Spatial relationship records
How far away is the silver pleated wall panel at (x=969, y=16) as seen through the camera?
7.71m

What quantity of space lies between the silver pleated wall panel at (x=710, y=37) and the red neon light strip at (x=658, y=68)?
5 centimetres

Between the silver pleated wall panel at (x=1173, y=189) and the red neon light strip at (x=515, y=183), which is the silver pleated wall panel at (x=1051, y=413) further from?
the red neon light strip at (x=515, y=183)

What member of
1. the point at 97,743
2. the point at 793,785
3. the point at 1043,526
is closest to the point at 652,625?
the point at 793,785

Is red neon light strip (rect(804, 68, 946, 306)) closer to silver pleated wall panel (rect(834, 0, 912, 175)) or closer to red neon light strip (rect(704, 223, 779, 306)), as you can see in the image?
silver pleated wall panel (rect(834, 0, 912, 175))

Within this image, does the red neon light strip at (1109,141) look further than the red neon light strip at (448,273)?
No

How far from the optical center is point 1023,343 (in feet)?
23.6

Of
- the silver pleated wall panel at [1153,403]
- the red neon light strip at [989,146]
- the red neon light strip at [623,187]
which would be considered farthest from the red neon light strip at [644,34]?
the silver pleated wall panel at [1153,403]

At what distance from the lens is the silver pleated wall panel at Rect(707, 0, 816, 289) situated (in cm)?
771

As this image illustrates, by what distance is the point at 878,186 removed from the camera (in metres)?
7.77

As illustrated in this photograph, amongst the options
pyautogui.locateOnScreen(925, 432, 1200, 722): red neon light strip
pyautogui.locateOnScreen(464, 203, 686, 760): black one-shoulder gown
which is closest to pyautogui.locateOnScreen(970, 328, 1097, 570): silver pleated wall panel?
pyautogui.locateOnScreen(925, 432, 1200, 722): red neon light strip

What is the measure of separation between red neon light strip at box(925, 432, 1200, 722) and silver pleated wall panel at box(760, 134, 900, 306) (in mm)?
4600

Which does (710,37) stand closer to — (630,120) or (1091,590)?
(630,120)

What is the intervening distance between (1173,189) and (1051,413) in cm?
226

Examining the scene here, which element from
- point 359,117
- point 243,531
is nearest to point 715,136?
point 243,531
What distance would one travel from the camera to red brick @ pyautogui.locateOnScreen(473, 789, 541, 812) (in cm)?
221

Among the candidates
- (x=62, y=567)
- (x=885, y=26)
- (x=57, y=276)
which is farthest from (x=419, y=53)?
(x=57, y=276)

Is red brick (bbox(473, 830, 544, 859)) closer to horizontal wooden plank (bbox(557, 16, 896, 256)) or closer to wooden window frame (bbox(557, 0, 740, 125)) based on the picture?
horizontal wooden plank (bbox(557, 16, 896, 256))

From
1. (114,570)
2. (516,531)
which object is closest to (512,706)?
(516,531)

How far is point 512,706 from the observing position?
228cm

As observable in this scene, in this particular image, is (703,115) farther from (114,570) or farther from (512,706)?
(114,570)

## Directions
Extract every entry in the listing word for word.

## Exercise output
How far away is the silver pleated wall panel at (x=969, y=16) as seen through the camera?
7.71m

What quantity of space lies between the silver pleated wall panel at (x=710, y=37) and the red neon light strip at (x=658, y=68)?
5 centimetres

Between the silver pleated wall panel at (x=1173, y=189) and the red neon light strip at (x=515, y=183), which is the silver pleated wall panel at (x=1051, y=413) further from?
the red neon light strip at (x=515, y=183)

What member of
1. the point at 97,743
2. the point at 793,785
3. the point at 1043,526
is closest to the point at 652,625?
the point at 793,785

Is red neon light strip (rect(804, 68, 946, 306)) closer to silver pleated wall panel (rect(834, 0, 912, 175)) or closer to red neon light strip (rect(704, 223, 779, 306)), as you can see in the image?
silver pleated wall panel (rect(834, 0, 912, 175))

Within this image, does the red neon light strip at (1109,141) look further than the red neon light strip at (448,273)?
No

How far from the optical center is point 1023,343 (in feet)?
23.6

Of
- the silver pleated wall panel at [1153,403]
- the red neon light strip at [989,146]
- the red neon light strip at [623,187]
which would be considered farthest from the red neon light strip at [644,34]?
the silver pleated wall panel at [1153,403]

At what distance from the lens is the silver pleated wall panel at Rect(707, 0, 816, 289) situated (in cm)?
771

As this image illustrates, by what distance is the point at 878,186 removed from the camera (in metres)?
7.77

As illustrated in this photograph, amongst the options
pyautogui.locateOnScreen(925, 432, 1200, 722): red neon light strip
pyautogui.locateOnScreen(464, 203, 686, 760): black one-shoulder gown
which is closest to pyautogui.locateOnScreen(970, 328, 1097, 570): silver pleated wall panel?
pyautogui.locateOnScreen(925, 432, 1200, 722): red neon light strip

What is the measure of separation between red neon light strip at box(925, 432, 1200, 722) and silver pleated wall panel at box(760, 134, 900, 306) (in mm)?
4600

Which does (710,37) stand closer to — (630,120) or (1091,590)?
(630,120)

What is the intervening distance between (1173,189) and (1051,413) in cm?
226

Examining the scene here, which element from
- point 359,117
- point 243,531
is nearest to point 715,136?
point 243,531
What distance would one travel from the camera to red brick @ pyautogui.locateOnScreen(473, 789, 541, 812) (in cm)?
221

Among the candidates
- (x=62, y=567)
- (x=885, y=26)
- (x=57, y=276)
which is farthest from (x=419, y=53)?
(x=57, y=276)

Is red brick (bbox(473, 830, 544, 859)) closer to horizontal wooden plank (bbox(557, 16, 896, 256)) or closer to wooden window frame (bbox(557, 0, 740, 125)) based on the picture?
horizontal wooden plank (bbox(557, 16, 896, 256))

From
1. (114,570)
2. (516,531)
which object is closest to (512,706)?
(516,531)

How far is point 512,706 from the observing position?
228cm

As observable in this scene, in this particular image, is (703,115) farther from (114,570) or farther from (512,706)?
(114,570)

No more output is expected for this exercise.